What you should output is the data below, unchanged in every character.

---

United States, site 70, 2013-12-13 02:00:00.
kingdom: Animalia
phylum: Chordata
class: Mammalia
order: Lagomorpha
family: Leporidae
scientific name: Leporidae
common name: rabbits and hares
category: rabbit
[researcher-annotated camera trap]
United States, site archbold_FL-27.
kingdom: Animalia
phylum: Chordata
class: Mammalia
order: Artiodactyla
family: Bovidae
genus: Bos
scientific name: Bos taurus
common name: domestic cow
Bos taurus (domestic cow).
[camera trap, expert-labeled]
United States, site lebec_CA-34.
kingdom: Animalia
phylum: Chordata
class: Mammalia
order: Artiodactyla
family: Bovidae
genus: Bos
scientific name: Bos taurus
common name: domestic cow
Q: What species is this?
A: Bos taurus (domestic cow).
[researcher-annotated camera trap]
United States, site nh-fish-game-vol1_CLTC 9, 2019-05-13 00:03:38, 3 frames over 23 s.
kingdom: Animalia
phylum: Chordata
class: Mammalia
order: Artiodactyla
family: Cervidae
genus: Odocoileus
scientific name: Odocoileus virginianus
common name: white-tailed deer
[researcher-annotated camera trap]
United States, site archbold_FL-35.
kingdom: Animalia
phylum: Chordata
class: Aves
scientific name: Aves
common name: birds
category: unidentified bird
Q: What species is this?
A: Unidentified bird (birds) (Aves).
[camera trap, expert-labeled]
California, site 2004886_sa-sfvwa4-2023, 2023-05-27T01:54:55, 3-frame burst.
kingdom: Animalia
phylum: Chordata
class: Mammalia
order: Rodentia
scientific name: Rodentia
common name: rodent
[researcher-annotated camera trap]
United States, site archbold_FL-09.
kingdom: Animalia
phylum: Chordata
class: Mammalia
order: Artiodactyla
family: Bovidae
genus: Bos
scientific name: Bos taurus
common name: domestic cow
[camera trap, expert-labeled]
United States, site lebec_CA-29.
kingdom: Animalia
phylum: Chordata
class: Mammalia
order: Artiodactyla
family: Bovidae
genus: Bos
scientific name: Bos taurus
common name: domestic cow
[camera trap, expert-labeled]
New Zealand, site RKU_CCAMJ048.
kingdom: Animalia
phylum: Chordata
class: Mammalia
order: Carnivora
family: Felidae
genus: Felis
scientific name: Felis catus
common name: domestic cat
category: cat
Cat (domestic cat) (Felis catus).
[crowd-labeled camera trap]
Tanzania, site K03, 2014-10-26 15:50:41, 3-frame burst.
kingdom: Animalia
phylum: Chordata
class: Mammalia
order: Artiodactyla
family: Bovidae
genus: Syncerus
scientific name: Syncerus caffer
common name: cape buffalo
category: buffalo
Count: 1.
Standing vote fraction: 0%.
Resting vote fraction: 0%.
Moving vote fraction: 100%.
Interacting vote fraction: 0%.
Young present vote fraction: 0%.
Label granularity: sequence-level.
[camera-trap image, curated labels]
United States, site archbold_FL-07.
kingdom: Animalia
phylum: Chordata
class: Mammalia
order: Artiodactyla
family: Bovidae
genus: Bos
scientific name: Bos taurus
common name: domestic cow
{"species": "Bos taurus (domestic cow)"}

---

## Exercise result
United States, site 70, 2013-12-13 02:00:00.
kingdom: Animalia
phylum: Chordata
class: Mammalia
order: Lagomorpha
family: Leporidae
scientific name: Leporidae
common name: rabbits and hares
category: rabbit
[researcher-annotated camera trap]
United States, site archbold_FL-27.
kingdom: Animalia
phylum: Chordata
class: Mammalia
order: Artiodactyla
family: Bovidae
genus: Bos
scientific name: Bos taurus
common name: domestic cow
Bos taurus (domestic cow).
[camera trap, expert-labeled]
United States, site lebec_CA-34.
kingdom: Animalia
phylum: Chordata
class: Mammalia
order: Artiodactyla
family: Bovidae
genus: Bos
scientific name: Bos taurus
common name: domestic cow
Q: What species is this?
A: Bos taurus (domestic cow).
[researcher-annotated camera trap]
United States, site nh-fish-game-vol1_CLTC 9, 2019-05-13 00:03:38, 3 frames over 23 s.
kingdom: Animalia
phylum: Chordata
class: Mammalia
order: Artiodactyla
family: Cervidae
genus: Odocoileus
scientific name: Odocoileus virginianus
common name: white-tailed deer
[researcher-annotated camera trap]
United States, site archbold_FL-35.
kingdom: Animalia
phylum: Chordata
class: Aves
scientific name: Aves
common name: birds
category: unidentified bird
Q: What species is this?
A: Unidentified bird (birds) (Aves).
[camera trap, expert-labeled]
California, site 2004886_sa-sfvwa4-2023, 2023-05-27T01:54:55, 3-frame burst.
kingdom: Animalia
phylum: Chordata
class: Mammalia
order: Rodentia
scientific name: Rodentia
common name: rodent
[researcher-annotated camera trap]
United States, site archbold_FL-09.
kingdom: Animalia
phylum: Chordata
class: Mammalia
order: Artiodactyla
family: Bovidae
genus: Bos
scientific name: Bos taurus
common name: domestic cow
[camera trap, expert-labeled]
United States, site lebec_CA-29.
kingdom: Animalia
phylum: Chordata
class: Mammalia
order: Artiodactyla
family: Bovidae
genus: Bos
scientific name: Bos taurus
common name: domestic cow
[camera trap, expert-labeled]
New Zealand, site RKU_CCAMJ048.
kingdom: Animalia
phylum: Chordata
class: Mammalia
order: Carnivora
family: Felidae
genus: Felis
scientific name: Felis catus
common name: domestic cat
category: cat
Cat (domestic cat) (Felis catus).
[crowd-labeled camera trap]
Tanzania, site K03, 2014-10-26 15:50:41, 3-frame burst.
kingdom: Animalia
phylum: Chordata
class: Mammalia
order: Artiodactyla
family: Bovidae
genus: Syncerus
scientific name: Syncerus caffer
common name: cape buffalo
category: buffalo
Count: 1.
Standing vote fraction: 0%.
Resting vote fraction: 0%.
Moving vote fraction: 100%.
Interacting vote fraction: 0%.
Young present vote fraction: 0%.
Label granularity: sequence-level.
[camera-trap image, curated labels]
United States, site archbold_FL-07.
kingdom: Animalia
phylum: Chordata
class: Mammalia
order: Artiodactyla
family: Bovidae
genus: Bos
scientific name: Bos taurus
common name: domestic cow
{"species": "Bos taurus (domestic cow)"}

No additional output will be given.